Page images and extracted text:
<<<<
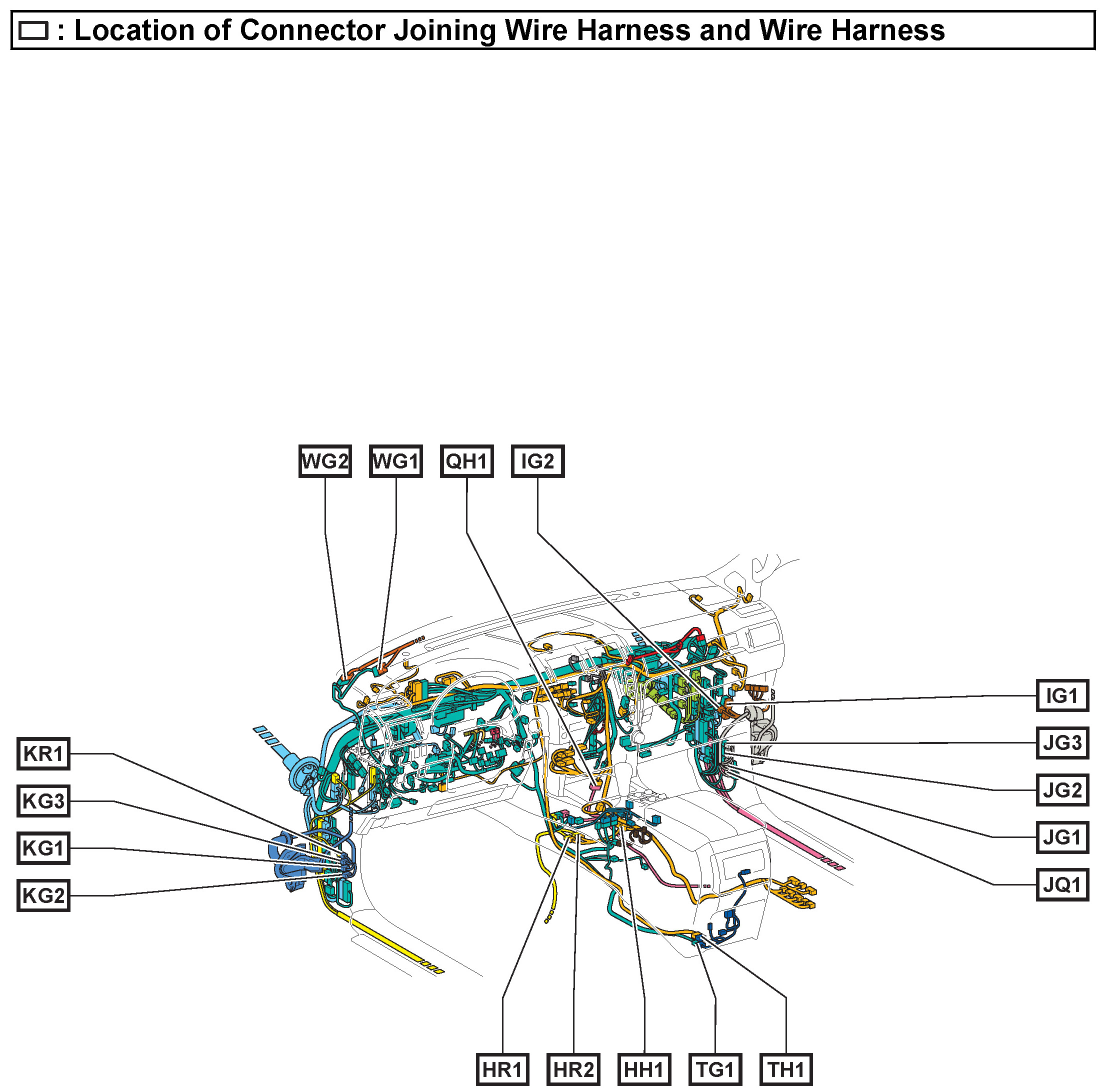 : Location of Connector Joining Wire Harness and Wire Harness

WG2 WG1 QH1 IG2

KR1
KG3
KG1
KG2

IG1
JG3
JG2
JG1
JQ1

HR1 HR2 HH1 TG1 TH1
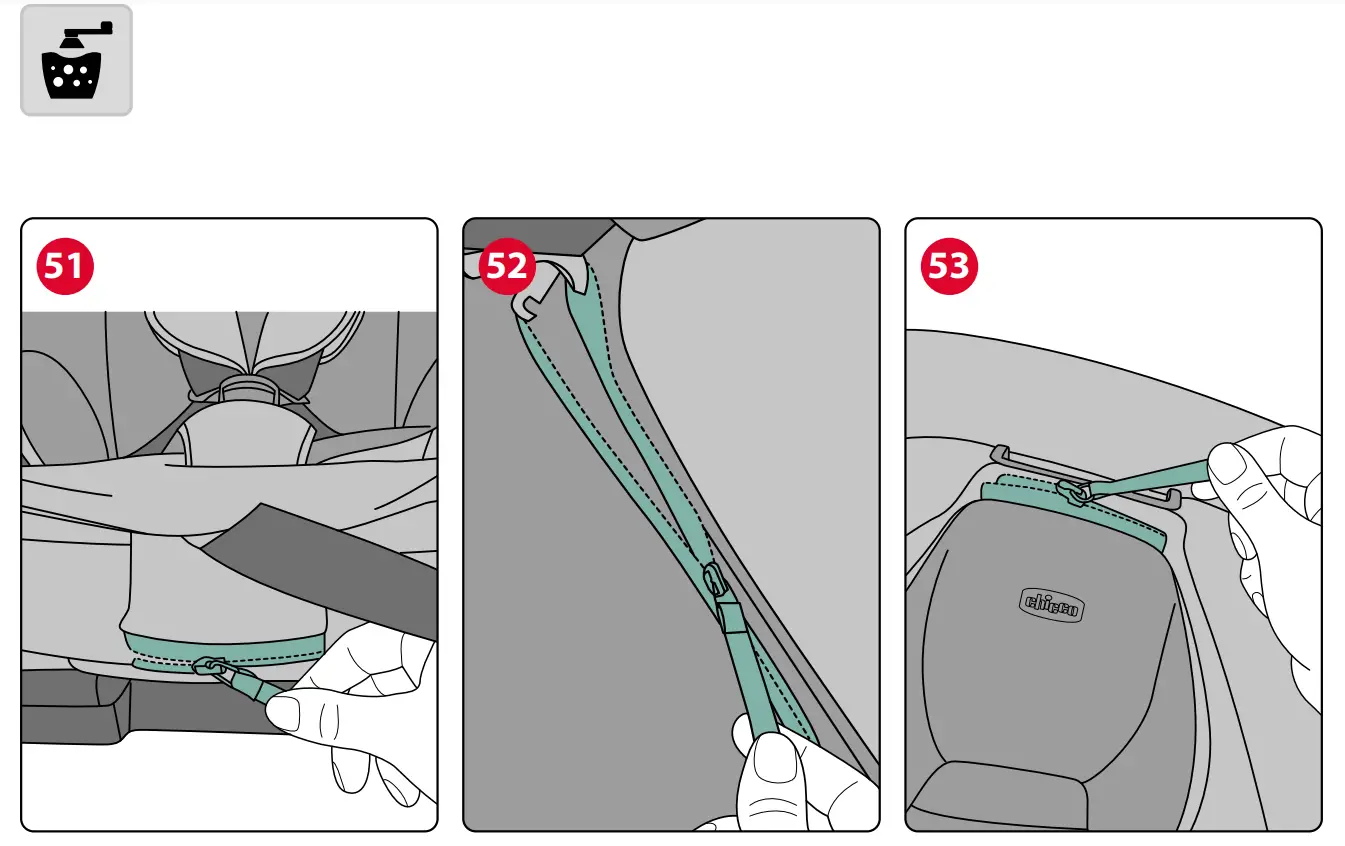 51

52

53

chicco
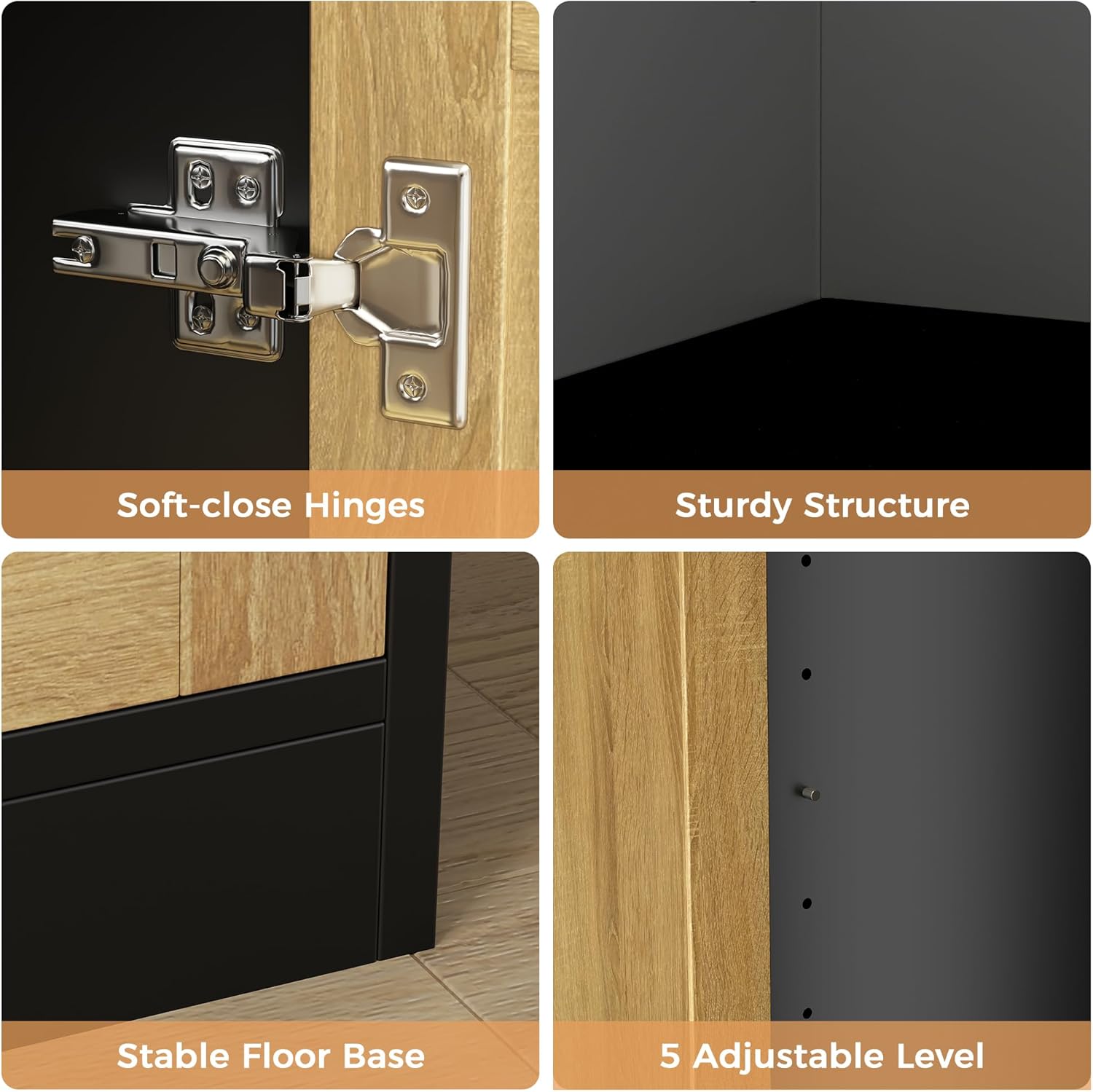 Soft-close Hinges

Sturdy Structure

Stable Floor Base

5 Adjustable Level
>>>>
• **Work request**
Except for pictures, copy the records above exactly.

• **Result of this task**
 : Location of Connector Joining Wire Harness and Wire Harness

WG2 WG1 QH1 IG2

KR1
KG3
KG1
KG2

IG1
JG3
JG2
JG1
JQ1

HR1 HR2 HH1 TG1 TH1
 51

52

53

chicco
 Soft-close Hinges

Sturdy Structure

Stable Floor Base

5 Adjustable Level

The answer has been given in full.